• [Supplied material]:

- - -

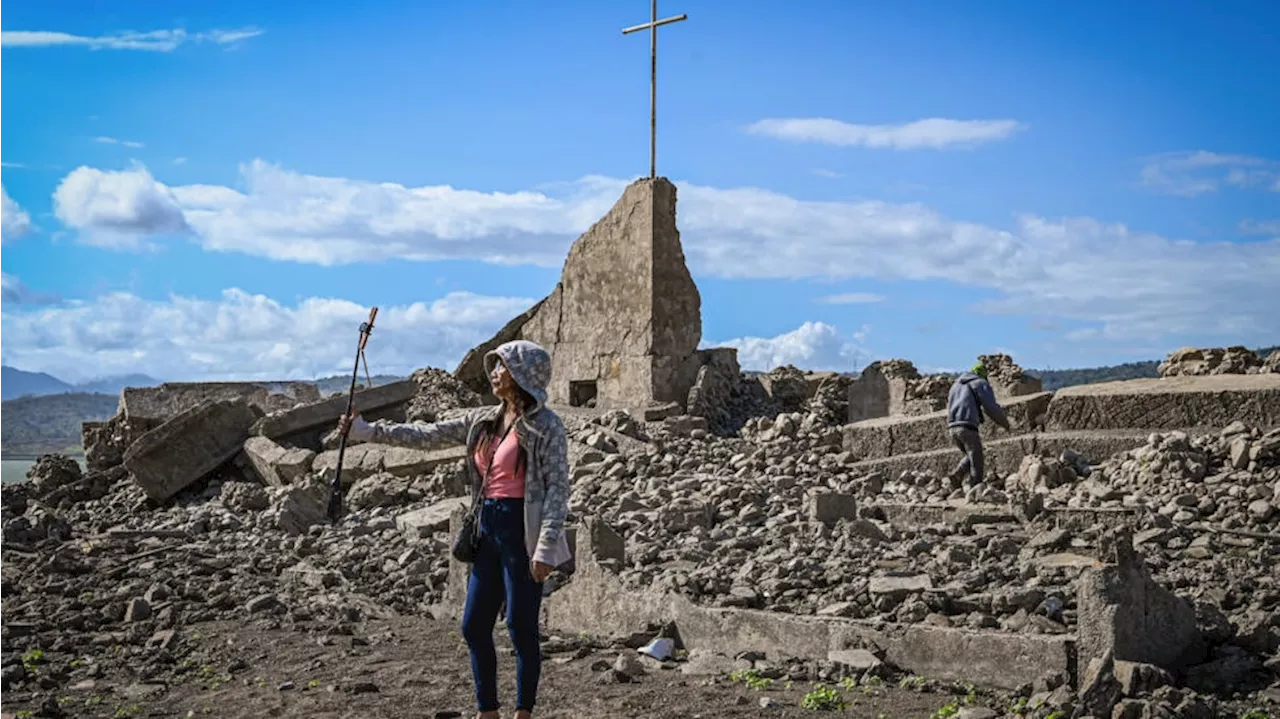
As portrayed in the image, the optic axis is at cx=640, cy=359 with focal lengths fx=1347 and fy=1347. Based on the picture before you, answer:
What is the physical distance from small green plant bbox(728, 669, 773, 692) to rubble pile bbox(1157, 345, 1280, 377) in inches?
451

- - -

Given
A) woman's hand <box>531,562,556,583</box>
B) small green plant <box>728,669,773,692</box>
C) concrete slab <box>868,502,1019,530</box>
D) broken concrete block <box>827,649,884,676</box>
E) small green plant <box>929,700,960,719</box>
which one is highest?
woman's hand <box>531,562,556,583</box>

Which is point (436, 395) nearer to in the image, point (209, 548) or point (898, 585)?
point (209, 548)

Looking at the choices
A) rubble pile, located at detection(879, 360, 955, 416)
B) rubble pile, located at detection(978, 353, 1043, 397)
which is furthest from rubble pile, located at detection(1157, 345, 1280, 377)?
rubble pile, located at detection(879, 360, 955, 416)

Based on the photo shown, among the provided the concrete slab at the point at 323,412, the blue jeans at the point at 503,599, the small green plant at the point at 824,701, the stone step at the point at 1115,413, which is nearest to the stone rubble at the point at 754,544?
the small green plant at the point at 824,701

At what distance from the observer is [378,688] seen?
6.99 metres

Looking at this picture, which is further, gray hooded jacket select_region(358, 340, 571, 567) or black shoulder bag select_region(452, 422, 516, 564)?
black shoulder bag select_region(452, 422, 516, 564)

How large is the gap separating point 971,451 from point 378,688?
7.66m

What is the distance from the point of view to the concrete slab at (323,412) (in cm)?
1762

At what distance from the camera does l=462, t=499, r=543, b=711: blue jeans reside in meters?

- - -

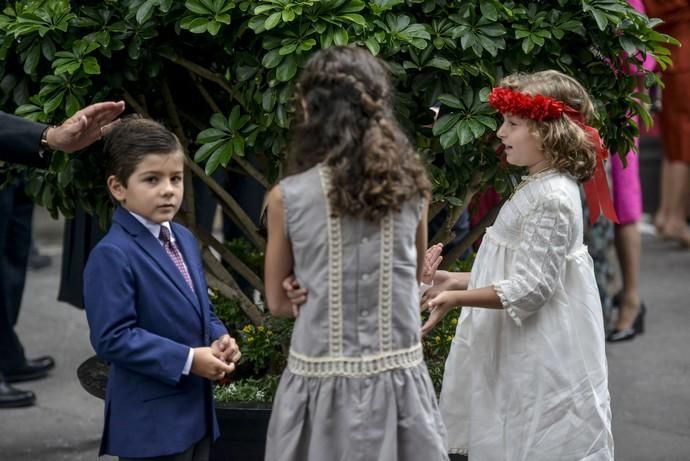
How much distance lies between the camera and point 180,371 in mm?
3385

- - -

• [What the task asks]: State how many lines of the rows above contain the string "black", matching case exactly. Give only the number.

• [The response]: 2